You can use the GROUP BY clause without applying an aggregate function. The following query gets data from the payment table and groups the result by customer id.

SELECT
   customer_id
FROM
   payment
GROUP BY
   customer_id;

PostgreSQL Group By example

In this case, the GROUP BY works like the DISTINCT clause that removes duplicate rows from the result set.

2) Using PostgreSQL GROUP BY with SUM() function example

The GROUP BY clause is useful when it is used in conjunction with an aggregate function.

For example, to select the total amount that each customer has been paid, you use the GROUP BY clause to divide the rows in the payment table into groups grouped by customer id. For each group, you calculate the total amounts using the SUM() function.

The following query uses the GROUP BY clause to get the total amount that each customer has been paid:

SELECT
	customer_id,
	SUM (amount)
FROM
	payment
GROUP BY
	customer_id;

PostgreSQL Group By with SUM

The GROUP BY clause sorts the result set by customer id and adds up the amount that belongs to the same customer. Whenever the customer_id changes, it adds the row to the returned result set.

The following statement uses the ORDER BY clause with GROUP BY clause to sort the groups:

SELECT
	customer_id,
	SUM (amount)
FROM
	payment
GROUP BY
	customer_id
ORDER BY
	SUM (amount) DESC;

PostgreSQL Group By and Order By

3) Using PostgreSQL GROUP BY clause with the JOIN clause

The following statement uses the GROUP BY clause with the INNER JOIN clause the get the total amount paid by each customer.

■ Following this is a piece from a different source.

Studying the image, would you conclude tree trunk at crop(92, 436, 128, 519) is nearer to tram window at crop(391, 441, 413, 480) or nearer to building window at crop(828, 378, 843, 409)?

Unlike the previous example, this query joins the payment table with the customer table and group customers by their names.

SELECT
	first_name || ' ' || last_name full_name,
	SUM (amount) amount
FROM
	payment
INNER JOIN customer USING (customer_id)    	
GROUP BY
	full_name
ORDER BY amount DESC;

img

4) Using PostgreSQL GROUP BY with COUNT() function example

To find the number of payment transactions that each staff has processed, you group the rows in the payment table by the values in the staff_id column and use the COUNT() function to get the number of transactions:

SELECT
	staff_id,
	COUNT (payment_id)
FROM
	payment
GROUP BY
	staff_id;

PostgreSQL Group By and Count

The GROUP BY clause divides the rows in the payment into groups and groups them by value in the staff_id column. For each group, it returns the number of rows by using the COUNT() function.

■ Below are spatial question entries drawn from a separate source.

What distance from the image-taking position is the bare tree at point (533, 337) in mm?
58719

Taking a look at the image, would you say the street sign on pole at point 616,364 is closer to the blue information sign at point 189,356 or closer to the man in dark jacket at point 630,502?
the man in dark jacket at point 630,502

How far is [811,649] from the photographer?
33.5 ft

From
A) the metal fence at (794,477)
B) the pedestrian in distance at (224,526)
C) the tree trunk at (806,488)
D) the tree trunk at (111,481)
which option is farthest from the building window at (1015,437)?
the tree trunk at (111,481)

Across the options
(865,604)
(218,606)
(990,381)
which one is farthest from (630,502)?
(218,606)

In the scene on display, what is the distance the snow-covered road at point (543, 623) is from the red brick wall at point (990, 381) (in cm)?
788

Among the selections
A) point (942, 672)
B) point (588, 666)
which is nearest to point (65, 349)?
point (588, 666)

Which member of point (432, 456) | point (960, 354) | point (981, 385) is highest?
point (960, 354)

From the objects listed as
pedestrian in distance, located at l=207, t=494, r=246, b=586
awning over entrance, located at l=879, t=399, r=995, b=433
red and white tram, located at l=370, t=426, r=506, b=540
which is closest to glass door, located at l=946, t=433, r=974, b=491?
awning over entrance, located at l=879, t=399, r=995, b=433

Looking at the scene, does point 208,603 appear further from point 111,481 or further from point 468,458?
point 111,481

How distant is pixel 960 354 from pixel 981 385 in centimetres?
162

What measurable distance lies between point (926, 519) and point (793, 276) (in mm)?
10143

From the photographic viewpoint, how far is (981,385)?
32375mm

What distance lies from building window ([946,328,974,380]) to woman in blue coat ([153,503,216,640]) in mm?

5) Using PostgreSQL GROUP BY with multiple columns

The following example uses multiple columns in the GROUP BY clause:

SELECT 
	customer_id, 
	staff_id, 
	SUM(amount) 
FROM 
	payment
GROUP BY 
	staff_id, 
	customer_id
ORDER BY 
    customer_id;

In this example, the GROUP BY clause divides the rows in the payment table by the values in the customer_id and staff_id columns. For each group of (customer_id, staff_id), the SUM() calculates the total amount.

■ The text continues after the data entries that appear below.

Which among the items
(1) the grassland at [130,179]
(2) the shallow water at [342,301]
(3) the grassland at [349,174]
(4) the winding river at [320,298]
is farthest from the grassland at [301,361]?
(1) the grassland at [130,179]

PostgreSQL Group By multiple columns

6) Using PostgreSQL GROUP BY clause with a date column

The payment_date is a timestamp column. To group payments by dates, you use the DATE() function to convert timestamps to dates first and then group payments by the result date:

SELECT 
	DATE(payment_date) paid_date, 
	SUM(amount) sum
FROM 
	payment
GROUP BY
	DATE(payment_date);

PostgreSQL Group By dates

In this tutorial, you have learned how to use the PostgreSQL GROUP BY clause to divide rows into groups and apply an aggregate function to each group.